**PROBLEMA 1**
Edite a crónica sobre as "caixinhas" americanas: reescreva o trecho entre "Nesse dia não" e "na escola, entendido?", inclusive, trocando "batas brancas" por "batas azuis".
++++++++++
Imagem de As “caixinhas” americanas
Graciosa Online 03 abr, 2018, 14:21

As “caixinhas” americanas

Crónica de Victor Rui Dores

Naquele tempo a escola do Alto das Covas ficava situada no Largo Salazar. 

Os alunos daquele estabelecimento de ensino (e eu fui um deles) aguardavam, com impaciência, aquele dia especial. 
Nesse dia não havia preposições para decorar, não soletrávamos as sílabas, não reduzíamos metros a quilómetros, não aprendíamos as estações dos caminhos-de-ferro da linha da Beira Alta nem os afluentes do Cávado e até esquecíamos as reguadas e verdascadas do professor. Estávamos livres de tomar o óleo de fígado de bacalhau (era preciso apertar o nariz para engolir aquele líquido horroroso) e, na cantina, não tínhamos que comer aquele queijo americano, muito amarelo, que sabia a sabão… Não havia galhofa nem retoiço de recreio e o Picanço, por ser gordo e pitosga, não tinha que jogar à baliza… 
O nosso professor já nos havia avisado: 
-Meninos, amanhã venham todos bem ataviados. Tragam as batas brancas bem lavadinhas, os cabelos penteados, as unhas cortadas e não quero ver ninguém descalço aqui na escola, entendido? 
As “caixinhas” americanas-Sim, senhor professor!
++++++++++
**PROBLEMA 2**
Que linhas dos registos contêm a palavra "their"? Transcreva cada uma delas, respeitando a distinção entre maiúsculas e minúsculas.

**REGISTOS A USAR**
++++++++++
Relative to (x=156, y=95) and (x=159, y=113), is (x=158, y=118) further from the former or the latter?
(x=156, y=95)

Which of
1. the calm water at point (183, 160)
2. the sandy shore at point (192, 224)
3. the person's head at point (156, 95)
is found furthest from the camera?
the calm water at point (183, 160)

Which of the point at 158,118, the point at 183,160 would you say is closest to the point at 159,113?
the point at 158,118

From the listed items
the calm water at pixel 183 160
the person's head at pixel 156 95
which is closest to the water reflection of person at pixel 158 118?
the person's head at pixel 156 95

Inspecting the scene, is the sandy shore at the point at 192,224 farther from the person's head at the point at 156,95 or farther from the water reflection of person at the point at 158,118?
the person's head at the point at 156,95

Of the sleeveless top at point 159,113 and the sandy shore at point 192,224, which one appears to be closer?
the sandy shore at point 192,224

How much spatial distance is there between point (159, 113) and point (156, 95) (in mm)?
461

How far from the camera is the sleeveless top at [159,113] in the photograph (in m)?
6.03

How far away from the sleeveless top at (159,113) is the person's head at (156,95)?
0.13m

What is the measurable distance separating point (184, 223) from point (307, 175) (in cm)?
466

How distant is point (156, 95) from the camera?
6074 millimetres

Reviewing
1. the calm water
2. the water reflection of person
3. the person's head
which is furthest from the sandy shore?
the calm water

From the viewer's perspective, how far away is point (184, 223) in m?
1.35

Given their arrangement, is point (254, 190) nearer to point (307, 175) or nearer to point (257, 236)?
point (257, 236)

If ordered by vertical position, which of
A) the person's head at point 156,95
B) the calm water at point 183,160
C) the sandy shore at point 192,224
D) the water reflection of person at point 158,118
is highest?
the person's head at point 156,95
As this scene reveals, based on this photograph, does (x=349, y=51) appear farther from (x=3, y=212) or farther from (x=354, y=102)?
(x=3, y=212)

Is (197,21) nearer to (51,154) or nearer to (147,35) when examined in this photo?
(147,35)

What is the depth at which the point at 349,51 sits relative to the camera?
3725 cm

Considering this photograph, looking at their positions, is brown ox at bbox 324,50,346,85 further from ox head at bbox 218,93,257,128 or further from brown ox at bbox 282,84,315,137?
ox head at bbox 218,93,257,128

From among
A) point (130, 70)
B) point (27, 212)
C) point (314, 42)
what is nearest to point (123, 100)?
++++++++++
**RESPOSTA 1**
Nesse dia não havia preposições para decorar, não soletrávamos as sílabas, não reduzíamos metros a quilómetros, não aprendíamos as estações dos caminhos-de-ferro da linha da Beira Alta nem os afluentes do Cávado e até esquecíamos as reguadas e verdascadas do professor. Estávamos livres de tomar o óleo de fígado de bacalhau (era preciso apertar o nariz para engolir aquele líquido horroroso) e, na cantina, não tínhamos que comer aquele queijo americano, muito amarelo, que sabia a sabão… Não havia galhofa nem retoiço de recreio e o Picanço, por ser gordo e pitosga, não tinha que jogar à baliza… 
O nosso professor já nos havia avisado: 
-Meninos, amanhã venham todos bem ataviados. Tragam as batas azuis bem lavadinhas, os cabelos penteados, as unhas cortadas e não quero ver ninguém descalço aqui na escola, entendido?

**RESPOSTA 2**
Given their arrangement, is point (254, 190) nearer to point (307, 175) or nearer to point (257, 236)?
Considering this photograph, looking at their positions, is brown ox at bbox 324,50,346,85 further from ox head at bbox 218,93,257,128 or further from brown ox at bbox 282,84,315,137?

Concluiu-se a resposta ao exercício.